Robson won the Premier League title for the club Credit: ITV Granada

While still working for the club as an ambassador, the 67-year-old has now started his own business, called High Performance Individuals, to offer better financial advice for young footballers.

He's speaking from experience, after becoming British football's most valuable player, when he swapped West Brom for Manchester United in 1981, earning around £2000 a week.

"You've got to be careful with all the people who want to associate with you.

"I had an accountant at 18, me and him used to go through the finances and he always used to give me good advice."

However, even with that advice, he recalls a number of bad investments.

"Over in Canada I invested into a hotel and the people said it was brilliant, it was in Whistler where the Winter Olympics were held, and the hotel had great publicity. So I invested in that. Three years later they're sending me everything through about the investment, what my unit looked like in the hotel.

"When I decided to draw my money out, there wasn't even a hotel!"

"In today's world agents advise players, mams and dads, brothers and sisters get involved. They just have to be careful to understand what they're going into as well.

"We put a financial plan together for them. It's really important that they understand everything around the package. It's about benefit in kind, do they have the right tax code, can they afford a mortgage, can they afford the car they're trying to buy."

Despite huge wages, many high profile players have filed for bankruptcy.

Former United defender Wes Brown and Liverpool midfielder Craig Bellamy have both recently found themselves in such a position.

Bryan Robson spoke to ITV Granada's Chris Hall Credit: ITV Granada

Speaking to ITV's Chris Hall, Robson said: "It's because people have not done anything about it, you see another story in the papers that another player has gone bankrupt. They club's try to look after players. Over the years I think the PFA, the Premier League should have done a little bit more on the pitfalls they have to look out for."
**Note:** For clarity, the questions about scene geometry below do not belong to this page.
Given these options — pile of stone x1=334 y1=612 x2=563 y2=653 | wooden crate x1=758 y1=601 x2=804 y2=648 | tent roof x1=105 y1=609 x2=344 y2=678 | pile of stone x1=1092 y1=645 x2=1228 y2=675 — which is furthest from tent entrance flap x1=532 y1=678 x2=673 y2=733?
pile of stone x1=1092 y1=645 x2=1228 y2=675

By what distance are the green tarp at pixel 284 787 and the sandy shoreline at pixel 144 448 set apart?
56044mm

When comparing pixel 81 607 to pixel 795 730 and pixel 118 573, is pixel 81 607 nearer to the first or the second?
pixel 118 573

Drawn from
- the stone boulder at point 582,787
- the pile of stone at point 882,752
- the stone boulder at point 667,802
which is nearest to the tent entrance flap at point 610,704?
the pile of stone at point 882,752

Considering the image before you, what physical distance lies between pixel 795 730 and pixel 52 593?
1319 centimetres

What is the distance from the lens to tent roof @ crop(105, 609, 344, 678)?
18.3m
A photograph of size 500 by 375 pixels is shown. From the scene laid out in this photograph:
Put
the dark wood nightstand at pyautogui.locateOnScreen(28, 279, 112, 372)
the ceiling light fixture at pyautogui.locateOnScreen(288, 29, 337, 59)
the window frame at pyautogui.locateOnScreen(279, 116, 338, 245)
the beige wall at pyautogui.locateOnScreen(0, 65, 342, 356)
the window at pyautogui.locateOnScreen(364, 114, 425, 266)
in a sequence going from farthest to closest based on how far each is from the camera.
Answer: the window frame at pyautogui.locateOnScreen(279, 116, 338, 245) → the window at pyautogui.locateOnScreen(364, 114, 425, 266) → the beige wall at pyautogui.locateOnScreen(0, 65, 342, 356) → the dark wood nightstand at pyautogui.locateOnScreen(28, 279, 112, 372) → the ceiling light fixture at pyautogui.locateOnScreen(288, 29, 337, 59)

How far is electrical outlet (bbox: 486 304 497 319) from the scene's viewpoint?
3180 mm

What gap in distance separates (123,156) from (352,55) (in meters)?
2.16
That care for the next generation has also been called upon at Carrington. Before his move to Borussia Dortmund, England star Jude Bellingham visited Old Trafford, with the club vying for his signature.

Jude Bellingham had considered Manchester United before his eventual moves to Dortmund and ultimately Real Madrid Credit: PA Images

"I got a phone call from the club to say Jude Bellingham was over.

"Sir Alex had already met him and his mum and dad. Eric Cantona was there with me, we walked around the training ground, had a good chat, a good chat with his mum and dad.

"When he left we thought we'd done a good job, he looked really keen... and then he signed for Dortmund, it was a bit of a blow!